Why it works: The algorithm maintains a running sum of penalties and applies the exact rules for each book. Since each element is processed independently and correctly, the total sum at the end reflects the sum of all penalties.
Python Solution
from typing import List
class Solution:
def lateFee(self, daysLate: List[int]) -> int:
totalPenalty = 0
for days in daysLate:
if days == 1:
totalPenalty += 1
elif 2 <= days <= 5:
totalPenalty += 2 * days
else:
totalPenalty += 3 * days
return totalPenalty
In this implementation, totalPenalty accumulates the penalty for each book. The conditional structure clearly reflects the problem rules. Each iteration examines a single element, determines the appropriate penalty tier, and adds it to the running total.
Go Solution
func lateFee(daysLate []int) int {
totalPenalty := 0
for _, days := range daysLate {
if days == 1 {
totalPenalty += 1
} else if days >= 2 && days <= 5 {
totalPenalty += 2 * days
} else {
totalPenalty += 3 * days
}
}
return totalPenalty
}
In Go, the approach is identical.

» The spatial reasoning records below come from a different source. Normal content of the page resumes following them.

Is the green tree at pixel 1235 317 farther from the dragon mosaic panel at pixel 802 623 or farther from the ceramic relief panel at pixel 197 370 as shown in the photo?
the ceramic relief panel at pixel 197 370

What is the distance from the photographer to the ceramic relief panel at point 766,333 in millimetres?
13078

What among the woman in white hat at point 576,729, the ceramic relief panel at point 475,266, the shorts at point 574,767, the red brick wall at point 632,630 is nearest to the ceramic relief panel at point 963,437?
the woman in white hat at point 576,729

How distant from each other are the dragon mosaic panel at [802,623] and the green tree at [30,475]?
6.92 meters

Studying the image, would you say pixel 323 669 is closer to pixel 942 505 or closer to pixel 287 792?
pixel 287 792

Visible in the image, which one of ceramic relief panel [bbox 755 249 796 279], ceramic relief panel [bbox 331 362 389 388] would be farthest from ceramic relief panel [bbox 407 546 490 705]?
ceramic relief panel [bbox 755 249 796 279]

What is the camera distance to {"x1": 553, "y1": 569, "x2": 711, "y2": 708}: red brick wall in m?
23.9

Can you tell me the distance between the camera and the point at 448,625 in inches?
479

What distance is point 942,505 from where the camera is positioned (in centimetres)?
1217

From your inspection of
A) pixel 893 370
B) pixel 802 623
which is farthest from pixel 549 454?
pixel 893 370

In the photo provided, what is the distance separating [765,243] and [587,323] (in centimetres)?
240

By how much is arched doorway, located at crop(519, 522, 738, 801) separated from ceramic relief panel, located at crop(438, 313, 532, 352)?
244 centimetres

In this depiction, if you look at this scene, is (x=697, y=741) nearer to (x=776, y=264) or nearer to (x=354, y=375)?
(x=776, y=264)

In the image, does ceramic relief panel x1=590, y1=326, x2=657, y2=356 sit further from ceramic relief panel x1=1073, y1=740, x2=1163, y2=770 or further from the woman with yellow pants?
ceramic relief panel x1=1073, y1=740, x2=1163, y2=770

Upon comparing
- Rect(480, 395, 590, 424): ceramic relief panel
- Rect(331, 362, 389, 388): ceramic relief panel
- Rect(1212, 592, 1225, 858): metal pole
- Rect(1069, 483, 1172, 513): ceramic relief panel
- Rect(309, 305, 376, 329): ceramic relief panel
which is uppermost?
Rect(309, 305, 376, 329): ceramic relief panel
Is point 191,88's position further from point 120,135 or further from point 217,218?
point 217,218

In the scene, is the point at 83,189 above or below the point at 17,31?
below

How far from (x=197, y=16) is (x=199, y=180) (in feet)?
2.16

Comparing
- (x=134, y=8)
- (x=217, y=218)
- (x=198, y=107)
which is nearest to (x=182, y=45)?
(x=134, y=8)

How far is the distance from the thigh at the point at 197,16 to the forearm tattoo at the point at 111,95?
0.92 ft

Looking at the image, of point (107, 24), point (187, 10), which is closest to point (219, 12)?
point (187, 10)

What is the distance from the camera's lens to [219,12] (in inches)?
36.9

The range loop iterates over each element in the slice, and the conditional checks determine the correct penalty tier. Go uses := for initialization, and integer arithmetic is straightforward since all values are small and within the 32-bit integer range.
Worked Examples
Example 1: daysLate = [5, 1, 7]
| Iteration | days | Penalty | totalPenalty |
|---|---|---|---|
| 1 | 5 | 2 * 5 = 10 | 10 |
| 2 | 1 | 1 | 11 |
| 3 | 7 | 3 * 7 = 21 | 32 |
Final result: 32
Example 2: daysLate = [1, 1]
| Iteration | days | Penalty | totalPenalty |
|---|---|---|---|
| 1 | 1 | 1 | 1 |
| 2 | 1 | 1 | 2 |
Final result: 2
Complexity Analysis
| Measure | Complexity | Explanation |
|---|---|---|
| Time | O(n) | Each element in the array is visited exactly once |
| Space | O(1) | Only a single integer variable totalPenalty is used regardless of input size |
The algorithm is efficient and uses minimal memory. Since n <= 100, performance is not a concern.
Test Cases
# Provided examples
assert Solution().lateFee([5, 1, 7]) == 32 # mixed penalties
assert Solution().lateFee([1, 1]) == 2 # all minimal penalties
# Edge cases
assert Solution().lateFee([1]) == 1 # single book, minimum late
assert Solution().lateFee([100]) == 300 # single book, large late
assert Solution().lateFee([2, 3, 4, 5]) == 28 # all mid-range penalties
assert Solution().lateFee([6, 7, 8]) == 63 # all high penalties
assert Solution().lateFee([1, 2, 5, 6, 100]) == 1 + 4 + 10 + 18 + 300 # mixed extremes
| Test | Why |
|---|---|
[5,1,7] |
Validates all penalty tiers together |
[1,1] |
All minimum late penalties |
[1] |
Single-element edge case |
[100] |
Large late days single book |
[2,3,4,5] |
Mid-tier penalties only |
[6,7,8] |
High-tier penalties only |
[1,2,5,6,100] |
Mixed extremes to ensure summing works |
Edge Cases
One edge case is when the array contains a single element. This tests that the function correctly handles arrays of length one and does not assume multiple elements. Another edge case is when all elements are at the boundary values for penalty tiers, such as 1, 2, 5, and 6. This ensures that the conditional logic correctly handles inequalities. A third edge case is when all books are returned very late, for instance 100 days. This tests integer arithmetic and summing, ensuring no overflow or logic errors. In all cases, our implementation directly applies the rules per element, so it handles these edge cases correctly.